Marxism will survive, under a new name, under new management and with some aggressive mutations, morphed into the slanted, discriminate and strategic “progressiveness” (please note the inverted commas) one that appropriates Marxist vocabulary to wage a partisan war against certain designated groups and here the contrast between them and classical Marxists who were equal opportunities offenders is the most stark. And yet their current followers hesitate, with some exceptions, to self-declare as Marxists perhaps in order to spare themselves of having to defend the calumny of a cultural revolution or the killing fields of Cambodia or the economic pillaging of Bengal.
The “progressives” (please not the inverted commas) will survive, and flourish, enabled by their overwhelming control of platforms of mass reach: print and television and higher education, and their convenient disavowal of any responsibility for the radiation fallout of every Marxist implementation.
Just some of the old guard will be here no more. And I personally will miss them. The people. Not so much their ideals.
Brilliant piece as usual!!!
Unki atma ko shanti mile
Great piece as usual Arnab! Really refreshing to see an obituary without partisan talking points!
But I don’t think being Progressive means being a Marxist 2.0. While Marxism requires complete control of all resources and central redistribution, progressives only require guarantees on some basic rights that every citizen should be entitled to in a civilized society. You could almost think of it as a patch on operating system of capitalism! I almost feel like this adage that Progressive politics has taken over all our institutions should be framed as “common sense is all pervasive in all institutions” which isnt necessarily a bad thing!
Brilliant as usual. Yes mr. Somnath Chatterjee a thorougbred gentleman , rarest of his kind in today’s politics.

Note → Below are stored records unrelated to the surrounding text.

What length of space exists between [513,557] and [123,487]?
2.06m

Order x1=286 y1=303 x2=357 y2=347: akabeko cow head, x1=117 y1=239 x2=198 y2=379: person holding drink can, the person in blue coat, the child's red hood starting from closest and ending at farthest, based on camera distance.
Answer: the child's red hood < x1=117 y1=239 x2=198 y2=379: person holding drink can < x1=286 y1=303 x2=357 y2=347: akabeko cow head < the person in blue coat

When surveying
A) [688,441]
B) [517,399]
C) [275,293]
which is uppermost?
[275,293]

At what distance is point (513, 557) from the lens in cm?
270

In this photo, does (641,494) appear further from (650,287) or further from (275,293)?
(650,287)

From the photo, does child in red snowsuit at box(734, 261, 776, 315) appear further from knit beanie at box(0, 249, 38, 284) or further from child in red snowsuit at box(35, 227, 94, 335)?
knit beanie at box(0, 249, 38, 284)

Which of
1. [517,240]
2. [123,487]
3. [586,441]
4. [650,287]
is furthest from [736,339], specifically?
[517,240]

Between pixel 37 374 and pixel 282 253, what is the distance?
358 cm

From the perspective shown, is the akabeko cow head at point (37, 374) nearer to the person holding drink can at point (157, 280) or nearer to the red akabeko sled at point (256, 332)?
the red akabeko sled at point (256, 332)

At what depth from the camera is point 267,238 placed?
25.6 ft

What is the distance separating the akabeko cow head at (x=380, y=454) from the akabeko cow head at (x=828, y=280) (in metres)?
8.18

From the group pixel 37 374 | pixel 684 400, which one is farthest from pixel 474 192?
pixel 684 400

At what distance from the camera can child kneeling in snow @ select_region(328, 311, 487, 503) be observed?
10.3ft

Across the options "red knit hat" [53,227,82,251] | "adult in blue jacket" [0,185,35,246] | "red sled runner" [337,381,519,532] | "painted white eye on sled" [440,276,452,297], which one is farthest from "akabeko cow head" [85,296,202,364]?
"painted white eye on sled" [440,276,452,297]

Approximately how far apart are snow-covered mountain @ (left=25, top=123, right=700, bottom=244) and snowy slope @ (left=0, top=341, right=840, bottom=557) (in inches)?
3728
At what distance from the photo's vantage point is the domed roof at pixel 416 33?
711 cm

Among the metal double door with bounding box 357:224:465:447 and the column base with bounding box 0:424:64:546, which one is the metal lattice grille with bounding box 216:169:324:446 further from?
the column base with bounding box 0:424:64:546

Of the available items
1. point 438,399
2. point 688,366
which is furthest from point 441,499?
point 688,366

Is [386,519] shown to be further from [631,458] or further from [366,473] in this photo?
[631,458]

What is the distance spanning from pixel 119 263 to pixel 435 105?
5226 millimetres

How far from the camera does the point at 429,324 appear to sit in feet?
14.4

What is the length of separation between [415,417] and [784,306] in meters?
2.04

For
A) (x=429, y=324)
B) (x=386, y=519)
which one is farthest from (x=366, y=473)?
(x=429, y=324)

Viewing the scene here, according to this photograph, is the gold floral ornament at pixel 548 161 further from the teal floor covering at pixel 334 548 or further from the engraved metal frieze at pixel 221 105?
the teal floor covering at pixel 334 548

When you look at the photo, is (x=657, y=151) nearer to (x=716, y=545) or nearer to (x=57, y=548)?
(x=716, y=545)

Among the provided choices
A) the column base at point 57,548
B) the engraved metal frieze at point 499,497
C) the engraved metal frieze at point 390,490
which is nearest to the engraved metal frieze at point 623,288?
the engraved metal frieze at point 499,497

No comments on the ideology part, as I still belive in the ideology, but dont trust the medicines who run the show and the party.
Thanks Arnab for a beautiful gem as always.
wonderfully written piece
every youth finds marxist values sexy but disillusionment sets in or reality bites or if they’re lucky they find a better career option
very few remain truly committed to it like you said Som Da. RIP
You seem to be back in touch..excellent critique on Marxism..Detailed and analytical. RIP Somnath Chatterjee.